Este punto cobra especial relevancia en México, donde solo el 39.5% de las personas lleva un presupuesto o registro de sus ingresos y gastos, de acuerdo con la Encuesta Nacional de Inclusión Financiera (ENIF) 2024.
¿Quién debería presentarla (aunque no siempre sea obligatorio)?
Hay ciertos casos donde presentar la declaración es especialmente relevante:
- Asalariados con ingresos mayores a 400,000 pesos.
- Personas con dos o más empleadores en el año
- Quienes tienen ingresos por honorarios, arrendamiento o actividad independiente
- Quienes dejaron de trabajar antes de que terminara el año
- Personas que realizaron gastos personales deducibles
¿Qué se puede deducir?
Las deducciones personales son uno de los elementos más importantes porque pueden generar devolución. Entre las más comunes están:
- Gastos médicos, dentales, psicológicos y hospitalarios
- Colegiaturas y transporte escolar
- Gastos funerarios
- Créditos hipotecarios
- Aportaciones voluntarias al retiro
Sin embargo, uno de los puntos menos visibles y más relevantes ocurre después: qué se hace con la devolución.
Este dinero suele percibirse como un ingreso adicional, cuando en realidad es un ajuste de lo que ya formaba parte de los ingresos. Aquí es donde se identifica uno de los errores más comunes: integrarlo al gasto inmediato, en lugar de usarlo de forma más estratégica. De acuerdo con Kueski, plataforma digital de servicios financieros líder en México, este comportamiento se asocia con la falta de planeación financiera en el uso de ingresos no previstos.
“En nuestra experiencia, cuando las personas reciben ingresos no previstos como la devolución de saldos a favor de impuestos, tienden a integrarlos rápidamente al gasto cotidiano. El error es tratarlo como dinero disponible, cuando en realidad puede ser una oportunidad para fortalecer la salud financiera si se usa con intención”, señala Francisco Javier Rodriguez Patiño, Senior Director of Corporate Controlling en Kueski.
Esto se vuelve aún más relevante considerando que 33.6% de la población no cuenta con ningún tipo de ahorro, de acuerdo con la Encuesta Nacional de Inclusión Financiera (ENIF) 2024, lo que limita la capacidad de enfrentar imprevistos o tomar decisiones financieras de mayor impacto.
Aplicarlo para reducir deudas que afectan el flujo mensual, iniciar un fondo para imprevistos o asignarlo a un objetivo específico puede generar un impacto más sostenido en la estabilidad financiera. No se trata de restringir el gasto, sino de tomar decisiones más informadas.
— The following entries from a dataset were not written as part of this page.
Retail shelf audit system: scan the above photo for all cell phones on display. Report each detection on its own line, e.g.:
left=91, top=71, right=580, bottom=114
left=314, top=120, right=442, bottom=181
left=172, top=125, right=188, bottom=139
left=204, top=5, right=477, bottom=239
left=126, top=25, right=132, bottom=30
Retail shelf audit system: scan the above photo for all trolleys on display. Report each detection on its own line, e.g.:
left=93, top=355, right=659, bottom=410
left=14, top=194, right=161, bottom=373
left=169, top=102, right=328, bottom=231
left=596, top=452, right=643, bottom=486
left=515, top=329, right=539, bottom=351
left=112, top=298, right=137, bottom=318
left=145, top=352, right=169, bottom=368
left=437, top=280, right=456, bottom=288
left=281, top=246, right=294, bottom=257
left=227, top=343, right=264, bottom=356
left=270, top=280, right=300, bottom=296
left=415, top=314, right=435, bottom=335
Aun así, la devolución no siempre es suficiente frente a ciertos gastos o imprevistos. En esos casos, contar con alternativas de financiamiento accesibles puede ayudar a mantener el equilibrio sin comprometer la estabilidad financiera.
En este contexto, plataformas digitales como Kueski han contribuido a hacer este tipo de soluciones más simples y flexibles, adaptándose a distintos momentos de liquidez. Sin embargo, el impacto no está solo en la herramienta, sino en cómo se incorpora dentro de una planeación financiera más amplia.La declaración anual no solo es un trámite fiscal. Es uno de los pocos momentos en el año que permite hacer una pausa, revisar la situación financiera y tomar decisiones más conscientes. Ahí es donde la devolución cobra sentido: no como dinero extra, sino como una oportunidad para tomar decisiones con mayor intención.